• **Work to do**: Set the pictures aside and set down only the lines from the line holding "Noting the positions" through the end of the entries below, ends included.

• **Records provided**:

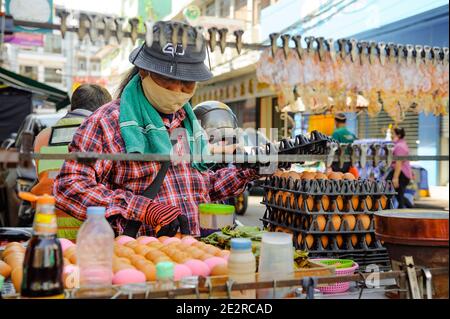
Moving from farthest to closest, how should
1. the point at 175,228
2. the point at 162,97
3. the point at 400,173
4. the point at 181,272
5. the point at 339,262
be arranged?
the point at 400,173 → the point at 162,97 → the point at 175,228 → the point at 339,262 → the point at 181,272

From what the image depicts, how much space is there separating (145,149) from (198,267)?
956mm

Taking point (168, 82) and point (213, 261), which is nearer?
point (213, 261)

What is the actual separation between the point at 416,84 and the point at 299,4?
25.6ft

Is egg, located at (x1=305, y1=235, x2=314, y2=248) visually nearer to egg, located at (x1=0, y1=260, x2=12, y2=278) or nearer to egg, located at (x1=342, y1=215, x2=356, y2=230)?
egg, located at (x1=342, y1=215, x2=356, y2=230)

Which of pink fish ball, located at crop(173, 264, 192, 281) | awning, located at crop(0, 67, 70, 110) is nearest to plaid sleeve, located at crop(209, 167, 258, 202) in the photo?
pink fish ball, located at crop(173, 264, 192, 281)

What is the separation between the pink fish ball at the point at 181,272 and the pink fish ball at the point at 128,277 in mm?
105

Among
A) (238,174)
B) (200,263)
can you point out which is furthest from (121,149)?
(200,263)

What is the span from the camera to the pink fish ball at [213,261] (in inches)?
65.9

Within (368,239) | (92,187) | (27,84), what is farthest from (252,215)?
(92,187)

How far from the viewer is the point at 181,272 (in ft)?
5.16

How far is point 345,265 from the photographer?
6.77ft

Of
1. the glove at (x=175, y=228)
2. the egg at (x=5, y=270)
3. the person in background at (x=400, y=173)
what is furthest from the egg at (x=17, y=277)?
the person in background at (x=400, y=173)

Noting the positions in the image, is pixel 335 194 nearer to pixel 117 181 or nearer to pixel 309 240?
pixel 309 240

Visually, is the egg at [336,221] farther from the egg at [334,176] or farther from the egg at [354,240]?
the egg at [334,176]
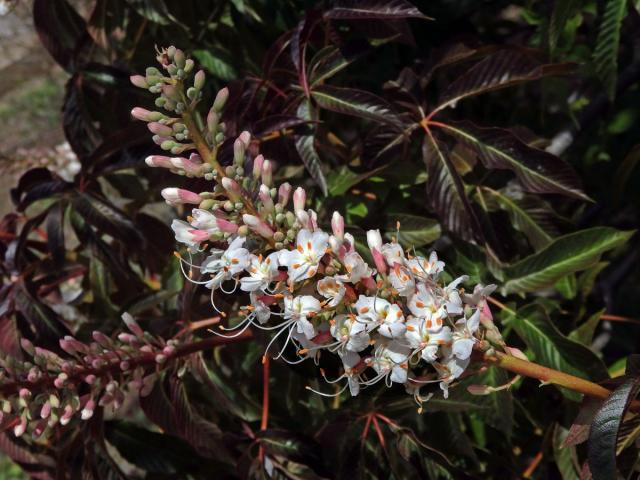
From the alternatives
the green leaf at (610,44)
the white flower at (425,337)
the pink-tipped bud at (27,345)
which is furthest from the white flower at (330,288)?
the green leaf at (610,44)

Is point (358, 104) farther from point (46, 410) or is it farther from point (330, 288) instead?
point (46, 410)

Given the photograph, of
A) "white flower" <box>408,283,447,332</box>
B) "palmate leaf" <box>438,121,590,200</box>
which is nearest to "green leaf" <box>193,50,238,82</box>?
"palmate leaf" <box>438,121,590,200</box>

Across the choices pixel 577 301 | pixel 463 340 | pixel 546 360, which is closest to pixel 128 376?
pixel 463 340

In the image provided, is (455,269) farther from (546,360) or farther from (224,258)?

• **Solution for this problem**:
Noting the positions in the image, is pixel 335 194 nearer to pixel 117 181 or nearer to pixel 309 240?
pixel 309 240

Visually, is the egg at [336,221] farther from the egg at [334,176] or farther from the egg at [354,240]?
the egg at [334,176]
From the alternatives
the green leaf at (610,44)
the white flower at (425,337)
the pink-tipped bud at (27,345)
which is furthest from the white flower at (330,288)?
the green leaf at (610,44)

Is point (358, 104) farther from point (46, 410) or is it farther from point (330, 288) instead?
point (46, 410)

Given the photograph, of
A) "white flower" <box>408,283,447,332</box>
B) "palmate leaf" <box>438,121,590,200</box>
which is nearest to "green leaf" <box>193,50,238,82</box>?
"palmate leaf" <box>438,121,590,200</box>

Across the choices pixel 577 301 | pixel 463 340 | pixel 546 360, which is closest to pixel 128 376?
pixel 463 340

In the image provided, is (455,269) farther from (546,360) or farther from (224,258)?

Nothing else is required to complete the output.